Center on Juvenile and Criminal Justice

Lasting Abuses

“When we have a system that is frequently returning kids home with layers of trauma and layers of challenges, rather than rehabilitation like they’re supposed to, it’s a problem for all of us,” said Maureen Washburn, a policy analyst at the CJCJ and a co-author of the report.

As many as 75 percent of the young adults who are released from the DJJ are arrested again within three years.

After his release, the young man who had been confined in the San Joaquin facility said the constant abuse he endured hindered his assimilation into home life.

“I wasn’t even happy when I got out. … I was in a state of shock. I found myself asking permission to my family if I can use the bathroom. At restaurants I didn’t know how to order food,” he recounted. “Things like this are what I really struggled with, based on the fact I was a 16-year-old kid who first went to DJJ and was released as a 20-year-old adult, which — I still felt like that 16-year-old kid. Things have gotten better for me, but I still struggle.”

In addition to the emotional scars of their confinement, kids are left without the education they need to succeed. The DJJ spends $24 million on approximately 300 students in its high school program each year — about $75,000 per pupil, compared with $11,000 per student in California’s K–12 public school system. Yet the agency’s three high schools consistently show low levels of academic achievement.

Across the three schools, test results showed that fewer than 8 percent of students were proficient in reading, and there wasn’t a single student proficient in math.

“You can get your diploma like this because the homework is so easy there,” one former student told the CJCJ. “It’s baby homework. They’re not teaching them anything.”

On top of the problems at the facilities, experts say the facilities themselves are detrimental: Youths are done a serious disservice to be shipped to massive, isolated, prisonlike compounds, often hours away from their families.
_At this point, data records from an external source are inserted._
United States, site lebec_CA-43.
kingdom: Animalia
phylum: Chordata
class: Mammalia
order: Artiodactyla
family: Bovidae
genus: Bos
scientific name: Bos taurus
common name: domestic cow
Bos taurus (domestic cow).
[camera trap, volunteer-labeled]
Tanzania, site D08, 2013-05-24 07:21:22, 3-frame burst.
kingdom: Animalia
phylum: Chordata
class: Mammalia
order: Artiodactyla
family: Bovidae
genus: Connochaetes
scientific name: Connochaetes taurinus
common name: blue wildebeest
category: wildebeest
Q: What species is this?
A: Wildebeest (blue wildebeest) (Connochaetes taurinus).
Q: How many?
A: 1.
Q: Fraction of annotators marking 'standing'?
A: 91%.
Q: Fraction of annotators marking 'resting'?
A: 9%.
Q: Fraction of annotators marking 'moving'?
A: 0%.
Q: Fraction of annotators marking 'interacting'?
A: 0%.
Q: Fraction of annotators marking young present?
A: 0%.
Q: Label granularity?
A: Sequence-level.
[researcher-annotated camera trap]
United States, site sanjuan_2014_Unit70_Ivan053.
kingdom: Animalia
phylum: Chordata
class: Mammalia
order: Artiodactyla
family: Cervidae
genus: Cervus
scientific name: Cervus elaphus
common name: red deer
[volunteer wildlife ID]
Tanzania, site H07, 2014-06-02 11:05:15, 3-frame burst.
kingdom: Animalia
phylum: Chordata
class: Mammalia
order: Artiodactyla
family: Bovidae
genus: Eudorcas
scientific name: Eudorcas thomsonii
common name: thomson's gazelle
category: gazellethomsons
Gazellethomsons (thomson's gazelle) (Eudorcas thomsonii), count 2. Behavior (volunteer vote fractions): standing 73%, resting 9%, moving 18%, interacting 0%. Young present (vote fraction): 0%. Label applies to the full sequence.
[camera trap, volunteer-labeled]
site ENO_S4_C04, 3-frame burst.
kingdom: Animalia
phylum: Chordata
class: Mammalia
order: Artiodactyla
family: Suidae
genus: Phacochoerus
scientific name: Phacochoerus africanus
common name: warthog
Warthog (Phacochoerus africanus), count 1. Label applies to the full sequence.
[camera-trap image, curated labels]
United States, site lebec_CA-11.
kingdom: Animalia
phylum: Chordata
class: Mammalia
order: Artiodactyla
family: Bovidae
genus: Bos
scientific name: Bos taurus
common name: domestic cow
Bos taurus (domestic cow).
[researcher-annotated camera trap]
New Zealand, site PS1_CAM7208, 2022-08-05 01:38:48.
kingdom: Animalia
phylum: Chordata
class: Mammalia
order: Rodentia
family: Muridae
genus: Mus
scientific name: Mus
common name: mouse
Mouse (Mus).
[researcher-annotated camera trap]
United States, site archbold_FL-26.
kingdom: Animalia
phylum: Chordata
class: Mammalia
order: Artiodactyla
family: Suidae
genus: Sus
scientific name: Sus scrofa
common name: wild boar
“Youth need to be connected with a network of support,” said CJCJ communications and policy analyst Renee Menart, who co-authored the report. “The solution is two-part: having an independent oversight body … and bringing youth closer to home.”

Amid these allegations, Tuesday’s statement from the Department of Corrections and Rehabilitation defended the institution.

“While we acknowledge that the Division of Juvenile Justice works with some of California’s most challenged youth, DJJ has been on the frontline of reforming the way juveniles serve their time through education, programs, effective treatment and mental health services,” the statement read.

But Washburn said the problem is foundational: The department’s approach to treating youth offenders is fundamentally ineffective and damaging.

“Young people don’t fare well when they’re in large congregate facilities like the DJJ,” Washburn said. “Community-based services that are culturally rooted, close to home, involve families, rather than exclude them — that’s what works.”